#### EXCERPTED PASSAGE ####
CSF did not respond to Radian Asset's letter, or attempt to meet and to confer to resolve any remaining issues. Instead, it filed the Motion to Compel. CSF moves the Court, pursuant to rule 37 of the Federal Rules of Civil Procedure and D.N.M.LR-Civ. 7, to enter an order compelling Radian Asset to provide good-faith and complete responses to the Interrogatories, Requests for Production, and Request for Admission that CSF propounded on August 18, 2010, which are the subject of CSF's Motion to Compel. Pursuant to D.N.M.LR-Civ. 7.3, CSF combined the motion and brief. Pursuant to rule 37 and D.N.M. LR-Civ. 7, CSF certifies that it has in good faith attempted to confer with Radian Asset and to obtain its concurrence, and has determined that further efforts are unlikely to be productive and that Radian Asset opposes this motion.

On September 24, 2010, the Court held a status conference. Radian Asset did not waive its right to file a written response to CSF's Motion to Compel, but sought the Court's guidance on how the parties should proceed in resolving their disputes. The Court gave the parties guidance.

On October 1, 2010, Radian Asset filed the Plaintiff Radian Asset Assurance Inc.'s Opposition to Defendant College of Santa Fe's Motion to Compel. See Doc. 124. Radian Asset contends that, as it did with former counsel, it is working with CSF's new counsel in good faith and believes it is fully complying with its discovery obligations. Where appropriate, in its opinion, Radian Asset has agreed to provide additional information and supplementation. Where, in Radian Asset's opinion, CSF's demands are excessive and inappropriate, Radian Asset has opposed its requests. Radian Asset represents that, throughout, it has remained mindful of the Court's guidance during the September 24, 2010 discovery hearing and has attempted to follow that guidance in its responses and incorporated some of the Court's comments in its responses. Radian Asset argues that no supplementation is necessary to its responses to Requests for Admissions and Requests for Production.

a. Interrogatory Nos. 1 and 2 .
#### SUPPLIED RECORDS ####
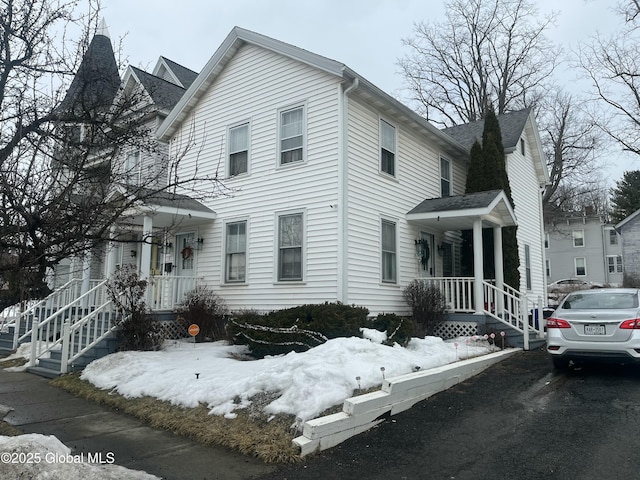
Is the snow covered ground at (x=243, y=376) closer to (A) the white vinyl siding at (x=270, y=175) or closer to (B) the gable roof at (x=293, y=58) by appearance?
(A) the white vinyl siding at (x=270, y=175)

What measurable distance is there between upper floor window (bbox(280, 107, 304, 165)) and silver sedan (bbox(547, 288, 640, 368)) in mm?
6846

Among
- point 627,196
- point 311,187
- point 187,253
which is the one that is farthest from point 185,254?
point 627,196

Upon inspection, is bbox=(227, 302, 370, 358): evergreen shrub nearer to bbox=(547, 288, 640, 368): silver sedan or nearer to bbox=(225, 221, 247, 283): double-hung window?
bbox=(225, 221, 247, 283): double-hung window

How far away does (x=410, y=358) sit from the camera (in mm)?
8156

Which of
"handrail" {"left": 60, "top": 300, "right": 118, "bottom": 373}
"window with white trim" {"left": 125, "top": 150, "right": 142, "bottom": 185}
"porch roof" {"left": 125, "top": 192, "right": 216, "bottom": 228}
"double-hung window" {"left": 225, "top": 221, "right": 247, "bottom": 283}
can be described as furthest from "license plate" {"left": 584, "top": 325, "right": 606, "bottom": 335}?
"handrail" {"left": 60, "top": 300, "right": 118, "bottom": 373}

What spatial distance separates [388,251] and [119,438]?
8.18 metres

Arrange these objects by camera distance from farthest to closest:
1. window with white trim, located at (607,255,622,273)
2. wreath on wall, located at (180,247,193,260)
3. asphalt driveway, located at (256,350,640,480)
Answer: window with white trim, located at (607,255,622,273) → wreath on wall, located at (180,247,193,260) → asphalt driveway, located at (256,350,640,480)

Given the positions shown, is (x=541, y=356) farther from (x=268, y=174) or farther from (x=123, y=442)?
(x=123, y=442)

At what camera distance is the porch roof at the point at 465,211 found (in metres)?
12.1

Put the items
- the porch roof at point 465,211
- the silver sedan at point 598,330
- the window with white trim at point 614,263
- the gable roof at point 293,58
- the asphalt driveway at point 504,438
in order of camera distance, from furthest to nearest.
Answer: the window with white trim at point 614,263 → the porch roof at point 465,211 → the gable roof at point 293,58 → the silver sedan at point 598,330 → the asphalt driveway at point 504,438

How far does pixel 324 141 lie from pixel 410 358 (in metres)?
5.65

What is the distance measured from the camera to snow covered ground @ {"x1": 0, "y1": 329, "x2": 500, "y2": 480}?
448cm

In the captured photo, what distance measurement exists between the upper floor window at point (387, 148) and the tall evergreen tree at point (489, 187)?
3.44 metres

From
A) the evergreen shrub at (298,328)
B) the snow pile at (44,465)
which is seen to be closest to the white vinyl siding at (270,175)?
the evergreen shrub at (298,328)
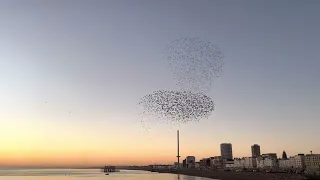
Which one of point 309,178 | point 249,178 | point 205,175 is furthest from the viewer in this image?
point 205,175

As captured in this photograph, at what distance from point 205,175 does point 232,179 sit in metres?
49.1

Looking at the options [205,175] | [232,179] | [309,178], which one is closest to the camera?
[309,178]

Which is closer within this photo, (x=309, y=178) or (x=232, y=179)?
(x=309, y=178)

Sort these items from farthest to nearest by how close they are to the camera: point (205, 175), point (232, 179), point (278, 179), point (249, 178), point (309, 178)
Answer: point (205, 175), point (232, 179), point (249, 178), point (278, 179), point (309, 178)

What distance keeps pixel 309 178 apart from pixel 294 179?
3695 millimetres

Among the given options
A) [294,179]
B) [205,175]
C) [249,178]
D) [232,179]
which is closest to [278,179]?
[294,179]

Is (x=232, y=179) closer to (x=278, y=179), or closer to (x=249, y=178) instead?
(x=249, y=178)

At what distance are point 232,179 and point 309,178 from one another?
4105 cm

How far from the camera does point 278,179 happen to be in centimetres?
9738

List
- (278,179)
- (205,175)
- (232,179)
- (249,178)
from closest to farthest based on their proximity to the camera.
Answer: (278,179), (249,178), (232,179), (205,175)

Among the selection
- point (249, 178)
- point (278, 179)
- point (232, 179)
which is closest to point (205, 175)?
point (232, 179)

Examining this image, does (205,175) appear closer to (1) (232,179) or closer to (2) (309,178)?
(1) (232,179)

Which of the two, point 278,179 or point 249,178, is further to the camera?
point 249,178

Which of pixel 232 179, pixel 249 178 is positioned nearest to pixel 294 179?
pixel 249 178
####
#### SUPPLIED RECORDS ####
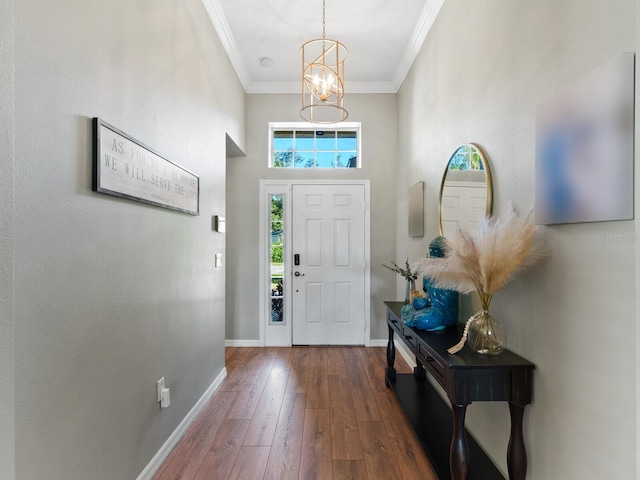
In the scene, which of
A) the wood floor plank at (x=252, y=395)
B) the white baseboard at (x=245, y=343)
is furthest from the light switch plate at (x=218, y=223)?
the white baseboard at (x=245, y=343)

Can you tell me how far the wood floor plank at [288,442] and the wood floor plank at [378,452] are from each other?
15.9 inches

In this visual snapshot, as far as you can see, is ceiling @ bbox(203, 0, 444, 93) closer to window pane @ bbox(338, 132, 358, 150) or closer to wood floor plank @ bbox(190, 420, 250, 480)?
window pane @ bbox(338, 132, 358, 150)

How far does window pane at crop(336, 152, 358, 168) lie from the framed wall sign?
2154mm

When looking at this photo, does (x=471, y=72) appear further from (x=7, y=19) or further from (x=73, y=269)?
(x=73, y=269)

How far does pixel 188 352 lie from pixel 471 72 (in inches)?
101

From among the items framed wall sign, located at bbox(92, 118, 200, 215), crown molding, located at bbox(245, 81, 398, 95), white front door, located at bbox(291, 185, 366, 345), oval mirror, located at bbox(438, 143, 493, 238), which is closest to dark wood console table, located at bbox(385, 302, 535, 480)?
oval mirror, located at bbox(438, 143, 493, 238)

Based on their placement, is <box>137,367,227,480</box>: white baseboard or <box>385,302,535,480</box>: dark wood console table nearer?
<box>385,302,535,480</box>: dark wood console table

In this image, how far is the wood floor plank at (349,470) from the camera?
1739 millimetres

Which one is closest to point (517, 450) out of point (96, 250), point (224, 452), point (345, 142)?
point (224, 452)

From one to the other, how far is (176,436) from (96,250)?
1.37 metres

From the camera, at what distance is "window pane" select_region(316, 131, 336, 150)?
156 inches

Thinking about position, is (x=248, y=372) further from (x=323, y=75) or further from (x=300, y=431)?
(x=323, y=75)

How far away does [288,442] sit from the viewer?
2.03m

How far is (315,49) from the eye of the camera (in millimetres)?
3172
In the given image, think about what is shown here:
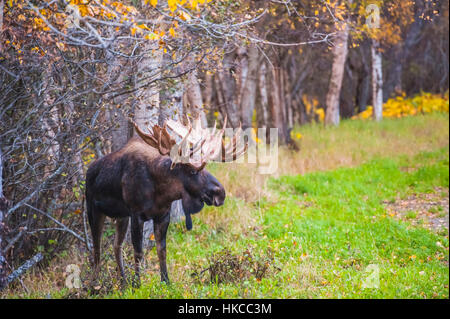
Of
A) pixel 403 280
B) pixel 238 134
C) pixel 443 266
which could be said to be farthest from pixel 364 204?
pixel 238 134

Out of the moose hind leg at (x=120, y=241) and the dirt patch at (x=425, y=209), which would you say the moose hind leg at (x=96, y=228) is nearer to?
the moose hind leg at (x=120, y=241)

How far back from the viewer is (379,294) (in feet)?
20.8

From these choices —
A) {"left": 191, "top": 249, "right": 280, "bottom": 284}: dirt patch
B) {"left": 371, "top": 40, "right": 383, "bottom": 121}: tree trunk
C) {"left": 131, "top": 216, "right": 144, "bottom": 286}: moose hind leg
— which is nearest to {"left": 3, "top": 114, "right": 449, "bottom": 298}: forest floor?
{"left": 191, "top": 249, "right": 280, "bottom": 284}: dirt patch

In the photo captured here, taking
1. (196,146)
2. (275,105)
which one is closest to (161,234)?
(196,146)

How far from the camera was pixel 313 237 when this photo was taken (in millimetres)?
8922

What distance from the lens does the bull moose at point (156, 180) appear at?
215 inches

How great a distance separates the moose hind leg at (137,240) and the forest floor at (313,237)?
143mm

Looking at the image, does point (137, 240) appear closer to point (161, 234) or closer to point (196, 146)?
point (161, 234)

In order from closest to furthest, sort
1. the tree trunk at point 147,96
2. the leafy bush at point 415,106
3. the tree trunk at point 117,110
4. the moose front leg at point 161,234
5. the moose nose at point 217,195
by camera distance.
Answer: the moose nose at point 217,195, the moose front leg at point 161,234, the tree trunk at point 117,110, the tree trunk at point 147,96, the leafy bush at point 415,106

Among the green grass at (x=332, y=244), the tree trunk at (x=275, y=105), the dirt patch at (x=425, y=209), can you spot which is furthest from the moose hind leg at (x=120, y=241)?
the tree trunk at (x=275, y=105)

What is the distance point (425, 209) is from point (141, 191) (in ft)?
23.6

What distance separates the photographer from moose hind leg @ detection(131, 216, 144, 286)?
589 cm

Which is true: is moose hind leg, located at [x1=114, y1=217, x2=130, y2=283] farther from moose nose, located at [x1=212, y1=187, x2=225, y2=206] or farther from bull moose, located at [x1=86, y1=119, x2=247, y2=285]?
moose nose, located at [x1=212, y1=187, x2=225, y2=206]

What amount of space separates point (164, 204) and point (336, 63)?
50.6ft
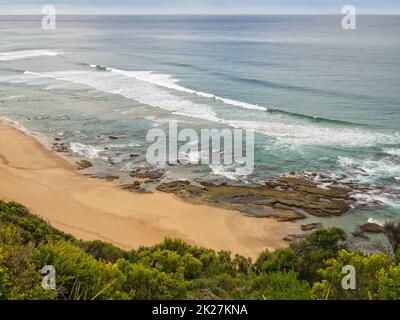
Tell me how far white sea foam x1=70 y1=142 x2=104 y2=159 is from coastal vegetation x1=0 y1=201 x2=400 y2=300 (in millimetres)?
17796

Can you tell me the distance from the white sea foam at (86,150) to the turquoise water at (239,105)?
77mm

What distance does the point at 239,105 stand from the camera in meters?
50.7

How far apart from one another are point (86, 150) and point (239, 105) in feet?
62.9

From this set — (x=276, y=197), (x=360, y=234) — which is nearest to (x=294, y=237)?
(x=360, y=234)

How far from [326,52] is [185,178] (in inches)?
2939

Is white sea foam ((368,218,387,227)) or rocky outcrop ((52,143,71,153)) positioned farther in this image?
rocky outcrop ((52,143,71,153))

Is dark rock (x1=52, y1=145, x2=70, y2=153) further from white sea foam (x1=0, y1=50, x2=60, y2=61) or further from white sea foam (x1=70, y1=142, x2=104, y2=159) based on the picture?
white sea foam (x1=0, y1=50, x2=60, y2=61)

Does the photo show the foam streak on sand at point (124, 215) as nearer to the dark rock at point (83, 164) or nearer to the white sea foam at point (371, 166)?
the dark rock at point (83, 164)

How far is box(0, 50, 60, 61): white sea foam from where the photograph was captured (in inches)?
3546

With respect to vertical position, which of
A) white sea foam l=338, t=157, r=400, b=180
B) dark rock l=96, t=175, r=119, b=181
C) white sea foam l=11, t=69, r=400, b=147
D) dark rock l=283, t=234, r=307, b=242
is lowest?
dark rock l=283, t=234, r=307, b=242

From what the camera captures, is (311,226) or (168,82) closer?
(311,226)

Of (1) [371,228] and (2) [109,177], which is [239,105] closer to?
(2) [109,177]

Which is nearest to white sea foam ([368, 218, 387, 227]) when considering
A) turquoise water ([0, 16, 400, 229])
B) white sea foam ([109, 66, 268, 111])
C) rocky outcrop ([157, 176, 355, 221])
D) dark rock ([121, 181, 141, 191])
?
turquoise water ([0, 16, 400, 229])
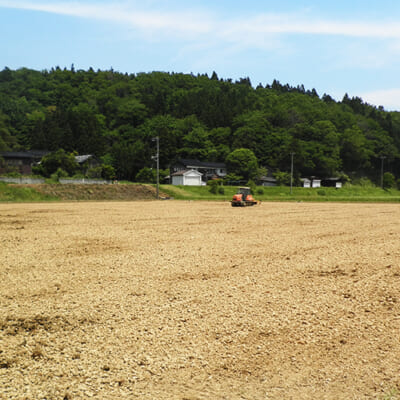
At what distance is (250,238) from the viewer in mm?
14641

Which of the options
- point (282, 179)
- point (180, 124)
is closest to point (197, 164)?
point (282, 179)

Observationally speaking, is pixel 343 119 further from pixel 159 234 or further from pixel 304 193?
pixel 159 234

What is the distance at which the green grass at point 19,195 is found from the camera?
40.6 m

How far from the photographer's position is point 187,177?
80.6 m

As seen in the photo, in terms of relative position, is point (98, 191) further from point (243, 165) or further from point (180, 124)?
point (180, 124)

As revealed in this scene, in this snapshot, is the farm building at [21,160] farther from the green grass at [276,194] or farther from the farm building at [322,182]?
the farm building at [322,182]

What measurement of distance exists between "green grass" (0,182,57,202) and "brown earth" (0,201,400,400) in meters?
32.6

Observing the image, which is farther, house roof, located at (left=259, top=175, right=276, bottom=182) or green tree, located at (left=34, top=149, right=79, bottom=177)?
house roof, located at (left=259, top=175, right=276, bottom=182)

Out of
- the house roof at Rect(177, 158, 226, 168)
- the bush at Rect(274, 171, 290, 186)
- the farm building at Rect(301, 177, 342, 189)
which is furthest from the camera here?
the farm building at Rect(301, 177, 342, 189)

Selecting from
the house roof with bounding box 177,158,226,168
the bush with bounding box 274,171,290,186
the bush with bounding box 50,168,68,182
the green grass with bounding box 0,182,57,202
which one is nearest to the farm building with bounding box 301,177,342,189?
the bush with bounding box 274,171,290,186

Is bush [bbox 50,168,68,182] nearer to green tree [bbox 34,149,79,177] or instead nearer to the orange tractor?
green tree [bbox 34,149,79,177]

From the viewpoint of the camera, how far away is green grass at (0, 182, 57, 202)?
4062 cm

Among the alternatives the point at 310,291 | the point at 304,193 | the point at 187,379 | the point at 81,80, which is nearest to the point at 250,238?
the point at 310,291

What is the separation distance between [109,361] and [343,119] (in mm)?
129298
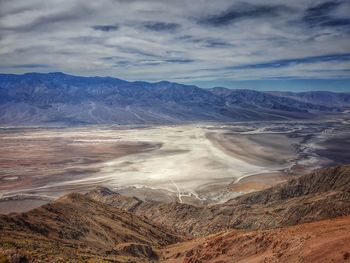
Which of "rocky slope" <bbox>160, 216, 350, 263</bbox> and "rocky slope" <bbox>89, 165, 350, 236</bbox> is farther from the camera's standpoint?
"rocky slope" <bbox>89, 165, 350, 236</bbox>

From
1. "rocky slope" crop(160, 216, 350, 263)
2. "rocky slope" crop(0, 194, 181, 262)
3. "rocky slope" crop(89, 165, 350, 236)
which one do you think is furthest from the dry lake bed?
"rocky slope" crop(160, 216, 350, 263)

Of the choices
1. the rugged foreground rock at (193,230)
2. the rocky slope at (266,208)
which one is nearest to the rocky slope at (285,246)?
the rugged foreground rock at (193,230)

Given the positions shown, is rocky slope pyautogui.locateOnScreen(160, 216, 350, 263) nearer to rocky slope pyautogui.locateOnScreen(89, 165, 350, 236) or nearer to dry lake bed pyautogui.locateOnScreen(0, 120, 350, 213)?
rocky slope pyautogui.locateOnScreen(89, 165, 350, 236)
####
[WORK INSTRUCTIONS]:
- a) Can you repeat the motion-to-compel passage word for word, from "On September 24, 2010, the" to "the parties guidance."?
- b) Can you find every line in the records that contains the string "bush", matching case, and copy each one in full?
The text and the records are unrelated and should be treated separately.

[SOLUTIONS TO THE TASKS]:
- a)
On September 24, 2010, the Court held a status conference. Radian Asset did not waive its right to file a written response to CSF's Motion to Compel, but sought the Court's guidance on how the parties should proceed in resolving their disputes. The Court gave the parties guidance.

- b)
2. the leafy bush at point 415,106
Answer: the moose nose at point 217,195, the moose front leg at point 161,234, the tree trunk at point 117,110, the tree trunk at point 147,96, the leafy bush at point 415,106
- the bush at Rect(274, 171, 290, 186)
the bush with bounding box 274,171,290,186
the bush with bounding box 50,168,68,182
the bush with bounding box 274,171,290,186
Is bush [bbox 50,168,68,182] nearer to green tree [bbox 34,149,79,177] or instead nearer to the orange tractor?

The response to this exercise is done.